KENYA – The World Bank in partnership with the government of Kenya has extended USS$1.1 million to dairy farmers in Limuru, found in Kiambu county to boost milk production.

According to the county government, the funding will assist in the installation of an Ultra Heated Treated (UHT) milk processing machine in the plant.

The implementation of the funds followed an agreement between the government, the World Bank, and the dairy farmers.

Bedan Kamau, the Limuru Dairy Farmers Co-operatives Society manager, reported that the World Bank had committed to partially fund the buying of the UHT processing machine.

“The machine costs Kes145m and the WB had already committed to granting us Kes100m and the farmers had also put aside Kes15m while the county government had promised to donate Kes30m toward the project, “ he said.

On his part, Limuru Dairy Cooperative Chairman Njuguna Chege said that the project would boost the fortunes of the Limuru dairy farmers cooperative which is wholly owned by smallholder farmers.

“Dairy farming is the backbone of our people’s economy, and the installation of the UHT machine can add value to farmers’ milk and increase productivity,” he noted.

Mr. Chege added that the machine, which is currently in use, has been one of the oldest in the country and the installation of a new one will have a tremendous impact on the county’s dairy sector.

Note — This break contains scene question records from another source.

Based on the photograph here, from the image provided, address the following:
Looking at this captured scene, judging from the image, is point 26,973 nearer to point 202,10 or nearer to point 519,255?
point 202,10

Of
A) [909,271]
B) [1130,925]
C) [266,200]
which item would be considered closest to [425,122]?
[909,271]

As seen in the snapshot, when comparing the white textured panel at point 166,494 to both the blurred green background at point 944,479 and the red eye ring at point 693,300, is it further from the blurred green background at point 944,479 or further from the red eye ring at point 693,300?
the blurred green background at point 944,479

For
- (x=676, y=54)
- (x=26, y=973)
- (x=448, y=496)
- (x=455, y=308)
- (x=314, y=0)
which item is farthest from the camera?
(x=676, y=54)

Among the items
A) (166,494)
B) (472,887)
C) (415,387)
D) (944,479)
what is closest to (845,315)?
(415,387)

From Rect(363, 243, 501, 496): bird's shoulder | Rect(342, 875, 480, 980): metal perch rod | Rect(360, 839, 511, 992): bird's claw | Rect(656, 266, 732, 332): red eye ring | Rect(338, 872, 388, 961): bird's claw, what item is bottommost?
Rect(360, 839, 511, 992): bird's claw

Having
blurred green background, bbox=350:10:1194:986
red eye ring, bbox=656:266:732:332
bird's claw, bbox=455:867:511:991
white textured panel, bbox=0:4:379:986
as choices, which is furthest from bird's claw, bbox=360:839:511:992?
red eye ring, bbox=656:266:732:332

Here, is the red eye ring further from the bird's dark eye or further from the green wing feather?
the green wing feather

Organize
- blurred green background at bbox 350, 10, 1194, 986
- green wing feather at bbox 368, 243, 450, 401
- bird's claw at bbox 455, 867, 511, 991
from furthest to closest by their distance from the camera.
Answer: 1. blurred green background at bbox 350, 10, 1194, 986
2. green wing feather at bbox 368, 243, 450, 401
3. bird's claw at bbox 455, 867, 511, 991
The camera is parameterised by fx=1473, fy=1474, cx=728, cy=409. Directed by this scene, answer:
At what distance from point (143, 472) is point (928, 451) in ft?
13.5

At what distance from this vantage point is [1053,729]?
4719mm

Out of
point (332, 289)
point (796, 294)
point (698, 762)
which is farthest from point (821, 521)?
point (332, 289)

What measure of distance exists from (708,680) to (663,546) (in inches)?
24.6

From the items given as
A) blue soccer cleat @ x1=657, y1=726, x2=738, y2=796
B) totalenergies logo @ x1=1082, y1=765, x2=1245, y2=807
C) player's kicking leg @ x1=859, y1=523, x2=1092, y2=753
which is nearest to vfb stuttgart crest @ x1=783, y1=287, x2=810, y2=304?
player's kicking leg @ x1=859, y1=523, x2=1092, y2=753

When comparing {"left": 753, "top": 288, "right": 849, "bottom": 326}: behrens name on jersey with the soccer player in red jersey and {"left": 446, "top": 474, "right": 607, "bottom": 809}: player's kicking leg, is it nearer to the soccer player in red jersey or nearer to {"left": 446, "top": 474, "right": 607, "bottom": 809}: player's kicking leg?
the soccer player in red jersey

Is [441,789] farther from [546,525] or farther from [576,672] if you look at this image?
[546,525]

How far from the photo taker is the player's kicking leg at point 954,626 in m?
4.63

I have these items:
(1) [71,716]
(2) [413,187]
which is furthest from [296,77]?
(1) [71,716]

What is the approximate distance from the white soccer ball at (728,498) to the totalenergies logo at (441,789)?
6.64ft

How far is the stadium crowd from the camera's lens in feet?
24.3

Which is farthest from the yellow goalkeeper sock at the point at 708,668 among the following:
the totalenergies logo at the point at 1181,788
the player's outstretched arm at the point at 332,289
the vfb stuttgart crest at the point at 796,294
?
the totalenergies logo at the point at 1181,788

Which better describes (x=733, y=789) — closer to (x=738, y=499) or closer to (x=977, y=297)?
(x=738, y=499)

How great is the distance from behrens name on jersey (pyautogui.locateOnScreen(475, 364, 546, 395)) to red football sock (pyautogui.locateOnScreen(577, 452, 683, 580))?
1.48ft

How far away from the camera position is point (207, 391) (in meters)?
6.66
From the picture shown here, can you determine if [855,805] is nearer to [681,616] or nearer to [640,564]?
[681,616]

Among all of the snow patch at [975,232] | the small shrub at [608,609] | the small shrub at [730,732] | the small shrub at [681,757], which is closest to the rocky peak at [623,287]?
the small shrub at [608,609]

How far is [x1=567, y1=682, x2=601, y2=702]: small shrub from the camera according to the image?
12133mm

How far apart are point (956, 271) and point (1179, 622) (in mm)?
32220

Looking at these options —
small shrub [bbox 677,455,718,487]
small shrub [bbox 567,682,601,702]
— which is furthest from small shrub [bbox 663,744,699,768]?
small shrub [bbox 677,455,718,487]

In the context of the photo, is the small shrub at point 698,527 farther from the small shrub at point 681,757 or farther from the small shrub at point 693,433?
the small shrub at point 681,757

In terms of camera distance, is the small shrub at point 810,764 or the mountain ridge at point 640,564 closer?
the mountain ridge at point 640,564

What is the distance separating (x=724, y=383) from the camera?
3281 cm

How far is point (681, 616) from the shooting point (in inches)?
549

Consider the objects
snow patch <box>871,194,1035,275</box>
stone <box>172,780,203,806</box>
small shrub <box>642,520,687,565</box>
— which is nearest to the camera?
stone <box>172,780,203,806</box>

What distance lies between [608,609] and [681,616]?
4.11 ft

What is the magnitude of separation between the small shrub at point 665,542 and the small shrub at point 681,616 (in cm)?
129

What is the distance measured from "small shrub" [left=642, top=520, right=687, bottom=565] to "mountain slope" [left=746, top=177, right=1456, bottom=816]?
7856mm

 “We look forward to the project because it will save us from the middleman who buys out milk at a very low price since the dairy cooperation has no capacity to take all our milk,” Francis Kabunyi, a dairy farmer, affirmed.

The funding has brought hope to farmers who previously expressed their fear to lose the World Bank grant after the government’s reluctance to fulfill their Kes30 million pledge which was one of the conditions set by the donor toward the revival of the processing plant, analysts noted.

Meanwhile, research has shown that Kenya’s dairy sector is estimated at 14% of Kenya’s agricultural GDP with small-scale dairy farmers accounting for 56% of the total output.

It adds that the sector has 1.8 million smallholder farmers adding up to 80% of the total country’s dairy producers.

The government has therefore prioritized the industry in national strategy and plans to enhance catapulting growth despite the challenges faced in the sector.

At the beginning of the year, dairy farmers in Nyeri also benefited from a multi-million project milk processing plant set up by the Canadian government at Nyeri national polytechnic.

The plant establishment was part of Canada -Kenya’s education for employment program worth US$50 million across ten national polytechnics around the country.